▸ WORK ITEM
A precise copy of the data is required, with every picture left out.

▸ INFORMATION SHOWN
--- START ---

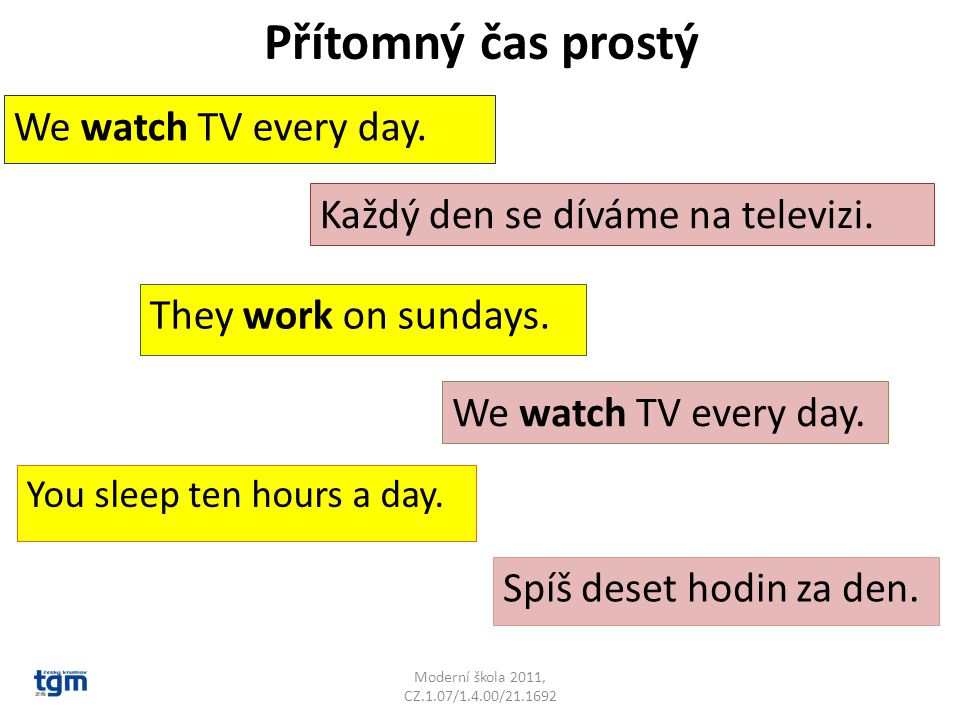 Přítomný čas prostý We watch TV every day.
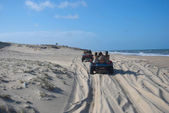 Buggy ride in Ceara dune — Stock Photo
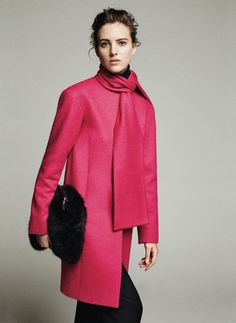 Look ahead to cool, crisp days with the fresh new autumn/winter collection by Hobbs Hobbs Coat, Hobbies For Women, Fashion For Women Over 40, Professional Women, Hot Outfits, Karen Millen, Winter Collection, Fashion Advice, Women's Fashion Dresses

--- END ---

▸ SOLUTION FOR THIS PROBLEM
 Přítomný čas prostý We watch TV every day.
 Buggy ride in Ceara dune — Stock Photo
 Look ahead to cool, crisp days with the fresh new autumn/winter collection by Hobbs Hobbs Coat, Hobbies For Women, Fashion For Women Over 40, Professional Women, Hot Outfits, Karen Millen, Winter Collection, Fashion Advice, Women's Fashion Dresses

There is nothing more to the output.